▶ **Exercices à réaliser**:
a. Pour chacun des énoncés suivants, dites par oui ou par non s'il concorde avec le texte sur les swaps immobiliers, puis citez les mots du texte qui tranchent la question. (i) Les swaps immobiliers perdent en popularité. (ii) Des transactions portent désormais aussi sur de l'immobilier industriel. (iii) Une table ronde consacrée au sujet a eu lieu lors de la 4e Journée romande des fonds immobiliers.
b. Poursuivez le texte sur les swaps immobiliers à la suite de sa dernière phrase.

▶ **Extrait du texte**:
═══
Les swaps immobiliers gagnent en popularité. Pour le vendeur ces apports en nature lui simplifie la vie, et fiscalement c'est souvent plus intéressant que de l'immobilier direct. Pour l'acquéreur, c'est la possibilité de trouver des biens immobiliers intéressants souvent «off-market» dans un marché sec. Reste que malgré ses atouts, cet instrument demeure méconnu de nombreux acteurs de l'immobilier titrisé. Car si le principe est simple, sa réalisation est souvent complexe. Ceci dit la niche est en train de s'étendre avec des transactions qui touchent désormais aussi de l'immobilier industriel. Une table ronde organisée lors de la 4e Journée romande des fonds immobiliers a fait le point sur le sujet.
═══
▶ **Informations affichées**:
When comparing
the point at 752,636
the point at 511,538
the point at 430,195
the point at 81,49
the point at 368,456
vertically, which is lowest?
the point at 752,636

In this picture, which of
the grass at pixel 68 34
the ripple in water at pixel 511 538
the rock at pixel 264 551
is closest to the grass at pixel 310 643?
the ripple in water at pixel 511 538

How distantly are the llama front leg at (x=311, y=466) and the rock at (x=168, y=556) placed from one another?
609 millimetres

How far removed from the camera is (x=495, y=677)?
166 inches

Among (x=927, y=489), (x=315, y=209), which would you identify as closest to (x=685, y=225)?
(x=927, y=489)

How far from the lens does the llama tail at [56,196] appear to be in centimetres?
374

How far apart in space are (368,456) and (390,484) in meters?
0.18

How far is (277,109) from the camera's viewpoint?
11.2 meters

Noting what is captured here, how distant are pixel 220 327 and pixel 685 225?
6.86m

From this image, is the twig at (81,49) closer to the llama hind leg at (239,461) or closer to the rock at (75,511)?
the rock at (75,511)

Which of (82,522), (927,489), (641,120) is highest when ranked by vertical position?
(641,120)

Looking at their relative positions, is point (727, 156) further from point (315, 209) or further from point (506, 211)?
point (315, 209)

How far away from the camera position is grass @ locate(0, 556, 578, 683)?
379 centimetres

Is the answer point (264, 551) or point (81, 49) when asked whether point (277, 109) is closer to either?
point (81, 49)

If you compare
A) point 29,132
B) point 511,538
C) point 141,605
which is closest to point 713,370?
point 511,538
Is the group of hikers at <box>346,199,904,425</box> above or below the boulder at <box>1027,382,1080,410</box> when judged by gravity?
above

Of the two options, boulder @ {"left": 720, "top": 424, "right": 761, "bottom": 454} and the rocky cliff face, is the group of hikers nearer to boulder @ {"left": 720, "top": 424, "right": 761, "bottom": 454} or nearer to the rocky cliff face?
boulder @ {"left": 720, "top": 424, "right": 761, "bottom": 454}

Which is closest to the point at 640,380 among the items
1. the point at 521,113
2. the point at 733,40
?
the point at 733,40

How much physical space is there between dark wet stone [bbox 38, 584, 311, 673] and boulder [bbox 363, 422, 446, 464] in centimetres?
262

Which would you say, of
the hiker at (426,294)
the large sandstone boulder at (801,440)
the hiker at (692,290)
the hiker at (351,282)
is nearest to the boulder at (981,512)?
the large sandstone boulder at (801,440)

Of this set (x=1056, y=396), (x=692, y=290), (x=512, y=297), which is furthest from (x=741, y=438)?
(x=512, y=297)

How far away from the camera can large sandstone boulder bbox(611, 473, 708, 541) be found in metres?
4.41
═══
▶ **Exercices corrigés**:
a.
(i) Non : « Les swaps immobiliers gagnent en popularité. »
(ii) Oui : « des transactions qui touchent désormais aussi de l'immobilier industriel »
(iii) Oui : « Une table ronde organisée lors de la 4e Journée romande des fonds immobiliers a fait le point sur le sujet. »

b.
Ces derniers mois, les apports en nature se sont multipliés pour les fonds immobiliers. Certes, ils restent une niche, mais une niche de taille désormais suffisante pour que plusieurs véhicules d'investissement les intègrent à leur stratégie de croissance.
Reste que, pour beaucoup d'acteurs de l'immobilier titrisé, vendeurs comme acheteurs, les spécificités de l'instrument restent encore méconnues. D'autant plus que leur démocratisation est récente. C'est en effet seulement au mitan des années 2000 que les autorités financières ont autorisé les fonds cotés à y recourir (auparavant, les swaps n’étaient possibles que pour des fonds non cotés et les investisseurs qualifiés).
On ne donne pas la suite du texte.